Written exercise a =
In the article on The New Seekers album, rewrite the part that begins at the words "Together Again is" and stops after "16 May 1976.", putting "London Palladium" in place of "Theatre Royal".

Source excerpt =
◇ ◇ ◇ ◇ ◇ ◇ ◇

Studio album by The New Seekers
- Released: 12 November 1976
- Recorded: 1976
- Genre: Pop, MOR
- Length: 43:19
- Label: CBS Records
- Producer: Phil Coulter

The New Seekers chronology
| Farewell Album (1974) | Together Again (1976) | Anthem - One Day In Every Week (1978) |

Singles from Together Again
- "It's so Nice (To Have You Home)" Released: 18 June 1976; "I Wanna Go Back" Released: 5 November 1976;

= Together Again (The New Seekers album) =

Together Again is the eleventh album by British pop group The New Seekers. Released in 1976, it was the first album by the newly reformed group, which now contained two new members. The album was released on CBS Records and featured the hit singles "It's so Nice (To Have You Home)" and "I Wanna Go Back".

==Background==
The New Seekers had split in 1974, following a run of high success in the first five years of the decade. Two years later, they decided to reform without members Lyn Paul and Peter Oliver. The new line-up comprised three members of the hit-making group; Eve Graham, Marty Kristian and Paul Layton along with new members Kathy Ann Rae and Danny Finn. They made their debut at the Theatre Royal, Drury Lane on 16 May 1976.

The first single released by the group was the upbeat pop song "It's so Nice (To Have You Home)" in June 1976. The single entered the UK singles chart and peaked at No.44 during a four-week run. A second single was released in November, "I Wanna Go Back", which took nearly three months to chart, but finally did in late January 1977, peaking at No.25. The album was released on 12 November 1976 on CBS Records, but failed to chart. It was mainly produced by Phil Coulter and Bill Martin, with some songs produced by Ron Richards and Ossie Byrne. Member Layton said of the collaboration with Coulter and Martin (who were major hit makers at the time), "our management company teamed us up with Martin and Coulter for production, so we were largely in their hands as far as the selection of singles was concerned."

◇ ◇ ◇ ◇ ◇ ◇ ◇

Supplied records =
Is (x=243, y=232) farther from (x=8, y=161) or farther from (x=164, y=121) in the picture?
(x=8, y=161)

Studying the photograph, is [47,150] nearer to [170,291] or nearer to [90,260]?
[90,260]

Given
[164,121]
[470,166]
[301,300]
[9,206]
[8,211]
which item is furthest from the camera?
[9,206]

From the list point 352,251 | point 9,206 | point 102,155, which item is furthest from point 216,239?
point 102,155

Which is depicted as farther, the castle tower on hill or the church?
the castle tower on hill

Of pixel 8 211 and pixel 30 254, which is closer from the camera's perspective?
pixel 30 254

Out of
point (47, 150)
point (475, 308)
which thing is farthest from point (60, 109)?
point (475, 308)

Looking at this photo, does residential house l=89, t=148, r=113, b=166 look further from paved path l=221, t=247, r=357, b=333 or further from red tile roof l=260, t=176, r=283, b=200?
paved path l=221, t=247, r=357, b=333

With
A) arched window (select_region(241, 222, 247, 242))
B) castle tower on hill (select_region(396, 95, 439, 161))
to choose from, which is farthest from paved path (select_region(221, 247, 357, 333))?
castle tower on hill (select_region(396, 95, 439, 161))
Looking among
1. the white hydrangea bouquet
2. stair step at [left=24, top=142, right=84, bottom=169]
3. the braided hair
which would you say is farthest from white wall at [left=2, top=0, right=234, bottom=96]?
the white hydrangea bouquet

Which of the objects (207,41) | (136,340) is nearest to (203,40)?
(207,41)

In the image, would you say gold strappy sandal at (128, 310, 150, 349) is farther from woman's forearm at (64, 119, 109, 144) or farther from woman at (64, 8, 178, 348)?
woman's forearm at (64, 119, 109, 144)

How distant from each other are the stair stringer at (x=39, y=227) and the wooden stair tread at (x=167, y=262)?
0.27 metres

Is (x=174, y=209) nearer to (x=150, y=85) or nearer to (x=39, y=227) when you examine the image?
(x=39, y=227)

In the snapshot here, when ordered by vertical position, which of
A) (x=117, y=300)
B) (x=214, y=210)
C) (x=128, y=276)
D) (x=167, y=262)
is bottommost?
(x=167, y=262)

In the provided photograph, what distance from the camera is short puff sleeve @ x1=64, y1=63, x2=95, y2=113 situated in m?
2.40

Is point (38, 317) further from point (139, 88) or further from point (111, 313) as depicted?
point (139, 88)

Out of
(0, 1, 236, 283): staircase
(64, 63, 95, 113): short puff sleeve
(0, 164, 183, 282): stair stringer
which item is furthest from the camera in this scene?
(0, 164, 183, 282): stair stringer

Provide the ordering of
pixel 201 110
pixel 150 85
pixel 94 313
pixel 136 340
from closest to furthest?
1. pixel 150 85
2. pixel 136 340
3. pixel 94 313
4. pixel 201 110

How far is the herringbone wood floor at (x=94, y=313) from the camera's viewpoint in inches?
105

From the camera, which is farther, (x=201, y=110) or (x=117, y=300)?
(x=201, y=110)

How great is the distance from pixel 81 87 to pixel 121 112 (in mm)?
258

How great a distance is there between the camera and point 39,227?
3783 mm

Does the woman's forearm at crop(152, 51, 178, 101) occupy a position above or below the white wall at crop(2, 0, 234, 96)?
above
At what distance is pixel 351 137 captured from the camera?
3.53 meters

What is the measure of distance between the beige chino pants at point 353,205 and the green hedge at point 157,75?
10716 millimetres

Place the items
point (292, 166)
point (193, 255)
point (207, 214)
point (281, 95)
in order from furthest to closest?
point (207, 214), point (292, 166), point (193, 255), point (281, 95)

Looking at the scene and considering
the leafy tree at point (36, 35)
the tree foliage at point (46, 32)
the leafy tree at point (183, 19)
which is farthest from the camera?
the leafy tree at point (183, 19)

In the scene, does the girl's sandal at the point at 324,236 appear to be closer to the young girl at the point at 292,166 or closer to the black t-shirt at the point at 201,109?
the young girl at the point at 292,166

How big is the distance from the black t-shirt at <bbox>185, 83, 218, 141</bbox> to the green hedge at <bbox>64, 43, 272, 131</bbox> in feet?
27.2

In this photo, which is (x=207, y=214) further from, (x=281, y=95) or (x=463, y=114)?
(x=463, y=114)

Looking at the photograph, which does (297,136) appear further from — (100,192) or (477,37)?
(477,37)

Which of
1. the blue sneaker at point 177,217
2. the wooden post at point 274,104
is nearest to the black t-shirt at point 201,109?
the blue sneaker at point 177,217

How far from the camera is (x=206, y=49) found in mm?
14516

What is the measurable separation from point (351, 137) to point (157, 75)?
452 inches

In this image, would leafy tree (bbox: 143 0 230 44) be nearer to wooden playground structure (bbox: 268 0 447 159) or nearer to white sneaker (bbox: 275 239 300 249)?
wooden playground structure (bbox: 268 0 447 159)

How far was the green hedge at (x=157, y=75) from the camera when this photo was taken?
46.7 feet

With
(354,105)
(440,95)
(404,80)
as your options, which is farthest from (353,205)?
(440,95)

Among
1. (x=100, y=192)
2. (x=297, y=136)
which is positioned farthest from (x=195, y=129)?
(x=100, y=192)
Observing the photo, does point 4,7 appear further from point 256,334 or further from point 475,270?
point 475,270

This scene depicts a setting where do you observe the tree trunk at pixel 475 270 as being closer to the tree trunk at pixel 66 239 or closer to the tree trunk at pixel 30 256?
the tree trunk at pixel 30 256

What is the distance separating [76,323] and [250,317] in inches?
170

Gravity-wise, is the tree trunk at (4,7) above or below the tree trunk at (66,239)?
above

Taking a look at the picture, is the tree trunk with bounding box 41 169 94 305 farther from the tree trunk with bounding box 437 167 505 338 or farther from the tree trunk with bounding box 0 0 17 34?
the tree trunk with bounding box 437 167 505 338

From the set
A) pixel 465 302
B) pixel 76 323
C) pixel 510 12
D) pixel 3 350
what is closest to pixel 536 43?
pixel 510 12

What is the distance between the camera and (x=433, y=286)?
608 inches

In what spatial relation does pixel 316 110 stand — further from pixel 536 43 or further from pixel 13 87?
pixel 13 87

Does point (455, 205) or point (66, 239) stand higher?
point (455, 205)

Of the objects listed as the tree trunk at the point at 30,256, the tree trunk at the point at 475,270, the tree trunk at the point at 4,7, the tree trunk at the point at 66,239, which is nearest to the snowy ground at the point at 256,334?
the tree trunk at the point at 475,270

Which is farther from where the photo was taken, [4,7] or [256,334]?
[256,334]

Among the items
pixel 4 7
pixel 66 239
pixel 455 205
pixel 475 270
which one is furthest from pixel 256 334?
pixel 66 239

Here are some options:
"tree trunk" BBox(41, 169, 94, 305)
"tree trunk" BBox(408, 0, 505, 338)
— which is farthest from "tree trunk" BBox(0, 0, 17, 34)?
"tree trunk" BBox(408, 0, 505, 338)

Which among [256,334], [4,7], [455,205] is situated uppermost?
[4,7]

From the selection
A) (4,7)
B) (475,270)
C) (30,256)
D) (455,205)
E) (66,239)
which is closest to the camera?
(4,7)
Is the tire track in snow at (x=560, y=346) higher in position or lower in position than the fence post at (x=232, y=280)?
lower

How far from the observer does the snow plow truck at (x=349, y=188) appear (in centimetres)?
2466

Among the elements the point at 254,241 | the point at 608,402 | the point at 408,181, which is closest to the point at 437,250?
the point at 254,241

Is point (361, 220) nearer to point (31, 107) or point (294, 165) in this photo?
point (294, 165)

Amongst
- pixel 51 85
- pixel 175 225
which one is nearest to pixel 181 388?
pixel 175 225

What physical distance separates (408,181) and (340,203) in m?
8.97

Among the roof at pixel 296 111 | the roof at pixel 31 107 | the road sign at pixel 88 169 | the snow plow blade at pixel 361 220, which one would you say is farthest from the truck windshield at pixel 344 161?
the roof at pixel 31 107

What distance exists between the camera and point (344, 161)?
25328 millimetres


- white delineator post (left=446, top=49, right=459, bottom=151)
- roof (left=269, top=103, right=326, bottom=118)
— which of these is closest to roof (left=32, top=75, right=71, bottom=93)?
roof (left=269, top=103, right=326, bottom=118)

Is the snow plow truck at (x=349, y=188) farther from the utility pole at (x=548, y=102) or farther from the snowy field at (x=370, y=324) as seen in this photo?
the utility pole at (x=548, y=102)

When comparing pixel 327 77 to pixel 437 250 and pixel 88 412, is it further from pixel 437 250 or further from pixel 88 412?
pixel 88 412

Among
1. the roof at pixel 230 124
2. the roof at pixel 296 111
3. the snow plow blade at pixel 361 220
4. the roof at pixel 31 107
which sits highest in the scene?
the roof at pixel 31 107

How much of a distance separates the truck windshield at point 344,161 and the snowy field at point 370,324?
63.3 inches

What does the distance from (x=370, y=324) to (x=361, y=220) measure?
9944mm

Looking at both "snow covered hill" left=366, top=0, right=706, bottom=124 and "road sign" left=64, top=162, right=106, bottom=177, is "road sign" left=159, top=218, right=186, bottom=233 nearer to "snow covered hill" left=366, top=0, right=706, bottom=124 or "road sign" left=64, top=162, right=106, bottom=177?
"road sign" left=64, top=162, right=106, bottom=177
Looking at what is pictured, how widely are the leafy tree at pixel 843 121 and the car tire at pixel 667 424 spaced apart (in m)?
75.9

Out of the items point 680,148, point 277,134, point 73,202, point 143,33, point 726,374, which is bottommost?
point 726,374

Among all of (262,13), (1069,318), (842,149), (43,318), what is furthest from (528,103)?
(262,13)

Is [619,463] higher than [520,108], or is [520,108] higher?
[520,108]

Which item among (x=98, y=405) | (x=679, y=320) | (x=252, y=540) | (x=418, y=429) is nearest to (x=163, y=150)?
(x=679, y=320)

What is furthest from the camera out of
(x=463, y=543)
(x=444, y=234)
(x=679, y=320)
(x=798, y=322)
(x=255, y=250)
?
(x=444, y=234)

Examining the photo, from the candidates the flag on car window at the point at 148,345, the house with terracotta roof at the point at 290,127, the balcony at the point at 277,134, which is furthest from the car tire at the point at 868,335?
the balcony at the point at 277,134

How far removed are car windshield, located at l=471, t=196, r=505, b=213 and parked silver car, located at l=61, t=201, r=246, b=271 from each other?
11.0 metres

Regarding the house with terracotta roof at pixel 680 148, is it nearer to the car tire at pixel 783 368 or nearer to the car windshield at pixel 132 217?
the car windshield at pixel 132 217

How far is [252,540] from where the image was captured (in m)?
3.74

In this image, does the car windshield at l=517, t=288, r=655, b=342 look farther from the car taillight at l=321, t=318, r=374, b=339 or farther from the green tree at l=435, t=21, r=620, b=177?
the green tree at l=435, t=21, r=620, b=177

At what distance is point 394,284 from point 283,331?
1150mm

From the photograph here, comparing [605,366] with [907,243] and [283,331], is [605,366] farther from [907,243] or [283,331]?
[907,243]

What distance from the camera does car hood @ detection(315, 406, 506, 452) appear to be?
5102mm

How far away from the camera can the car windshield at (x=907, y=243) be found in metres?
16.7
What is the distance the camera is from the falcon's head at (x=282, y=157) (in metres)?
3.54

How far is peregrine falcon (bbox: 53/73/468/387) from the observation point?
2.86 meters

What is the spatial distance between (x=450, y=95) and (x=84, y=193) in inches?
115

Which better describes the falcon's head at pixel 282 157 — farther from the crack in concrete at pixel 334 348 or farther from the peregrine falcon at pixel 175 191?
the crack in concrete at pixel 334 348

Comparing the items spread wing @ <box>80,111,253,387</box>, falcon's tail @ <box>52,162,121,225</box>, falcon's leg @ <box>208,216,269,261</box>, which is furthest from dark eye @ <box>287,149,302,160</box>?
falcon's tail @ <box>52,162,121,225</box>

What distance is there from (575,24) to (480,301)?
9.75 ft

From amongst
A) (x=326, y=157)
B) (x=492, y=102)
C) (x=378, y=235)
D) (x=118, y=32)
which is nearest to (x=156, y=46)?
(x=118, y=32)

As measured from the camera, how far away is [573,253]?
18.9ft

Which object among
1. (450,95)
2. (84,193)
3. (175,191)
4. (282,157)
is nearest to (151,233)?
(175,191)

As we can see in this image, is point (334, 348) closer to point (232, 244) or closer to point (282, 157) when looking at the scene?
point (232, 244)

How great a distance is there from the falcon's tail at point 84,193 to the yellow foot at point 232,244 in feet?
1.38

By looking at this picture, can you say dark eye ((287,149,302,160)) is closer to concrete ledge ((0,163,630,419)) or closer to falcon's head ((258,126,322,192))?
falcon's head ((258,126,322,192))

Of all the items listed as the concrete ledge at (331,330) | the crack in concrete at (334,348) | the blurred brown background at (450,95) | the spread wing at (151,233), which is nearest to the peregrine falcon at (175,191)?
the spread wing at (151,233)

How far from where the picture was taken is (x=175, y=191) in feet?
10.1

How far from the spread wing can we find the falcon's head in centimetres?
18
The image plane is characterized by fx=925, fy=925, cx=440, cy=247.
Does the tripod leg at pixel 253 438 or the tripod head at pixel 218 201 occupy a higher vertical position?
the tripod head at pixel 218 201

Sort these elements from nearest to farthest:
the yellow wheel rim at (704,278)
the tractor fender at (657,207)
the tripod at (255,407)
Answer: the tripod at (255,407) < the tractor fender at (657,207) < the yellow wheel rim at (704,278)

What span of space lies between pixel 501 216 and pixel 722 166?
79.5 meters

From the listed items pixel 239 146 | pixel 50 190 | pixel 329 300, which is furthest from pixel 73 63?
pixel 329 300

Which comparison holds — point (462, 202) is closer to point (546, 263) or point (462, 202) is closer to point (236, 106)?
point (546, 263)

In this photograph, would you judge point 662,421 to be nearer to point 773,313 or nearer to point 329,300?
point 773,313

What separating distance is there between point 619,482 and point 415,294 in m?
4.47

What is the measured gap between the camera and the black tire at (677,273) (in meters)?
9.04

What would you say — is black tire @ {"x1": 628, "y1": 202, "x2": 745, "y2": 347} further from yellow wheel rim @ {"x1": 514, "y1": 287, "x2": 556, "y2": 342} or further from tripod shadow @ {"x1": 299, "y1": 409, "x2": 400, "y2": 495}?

◇ ◇ ◇ ◇ ◇ ◇ ◇

Written exercise b =
From the listing, copy out word for word the lines that begin at the line that has "How great is" and stop after the line that has "10716 millimetres".

Full response a =
Together Again is the eleventh album by British pop group The New Seekers. Released in 1976, it was the first album by the newly reformed group, which now contained two new members. The album was released on CBS Records and featured the hit singles "It's so Nice (To Have You Home)" and "I Wanna Go Back".

==Background==
The New Seekers had split in 1974, following a run of high success in the first five years of the decade. Two years later, they decided to reform without members Lyn Paul and Peter Oliver. The new line-up comprised three members of the hit-making group; Eve Graham, Marty Kristian and Paul Layton along with new members Kathy Ann Rae and Danny Finn. They made their debut at the London Palladium, Drury Lane on 16 May 1976.

Full response b =
How great is the distance from pixel 81 87 to pixel 121 112 (in mm)?
258

How great a distance is there between the camera and point 39,227?
3783 mm

Does the woman's forearm at crop(152, 51, 178, 101) occupy a position above or below the white wall at crop(2, 0, 234, 96)?
above
At what distance is pixel 351 137 captured from the camera?
3.53 meters

What is the measure of distance between the beige chino pants at point 353,205 and the green hedge at point 157,75?
10716 millimetres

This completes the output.